Reputation: 43
I am attempting to analyze a data set for a research project but have ran into a lot of issues, and have not been able to find a directly related answer online. I have worked with other statistical programs but am new to R. I have had the hardest time figuring out how to shape my data set to best answer questions.

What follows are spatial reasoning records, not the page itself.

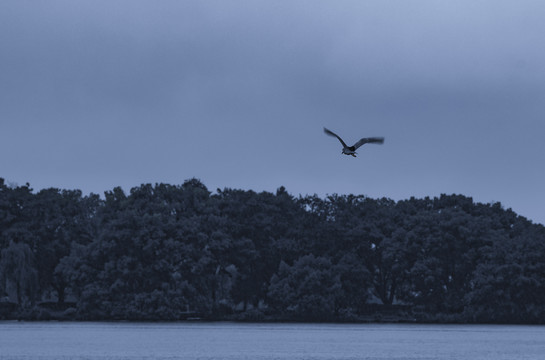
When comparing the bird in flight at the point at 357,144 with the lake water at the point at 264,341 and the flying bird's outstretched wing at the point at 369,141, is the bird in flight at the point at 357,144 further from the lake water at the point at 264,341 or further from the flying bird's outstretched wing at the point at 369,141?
the lake water at the point at 264,341

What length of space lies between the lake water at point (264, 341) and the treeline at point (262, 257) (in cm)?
313

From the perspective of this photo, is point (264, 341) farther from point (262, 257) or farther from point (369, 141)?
point (369, 141)

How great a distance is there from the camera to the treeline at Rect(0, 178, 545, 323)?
107m

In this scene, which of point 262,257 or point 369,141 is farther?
point 262,257

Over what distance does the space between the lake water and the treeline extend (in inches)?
123

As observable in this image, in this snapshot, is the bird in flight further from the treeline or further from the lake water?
the treeline

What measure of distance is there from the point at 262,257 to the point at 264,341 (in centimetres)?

In this research participants were asked to answer questions about pictures they were presented, these pictures were of faces exhibiting 3 emotions (happy, angry, sad) - I now want to compare answers given to each question in regards to those pictures. Meaning I want to see if there are differences between these three groups.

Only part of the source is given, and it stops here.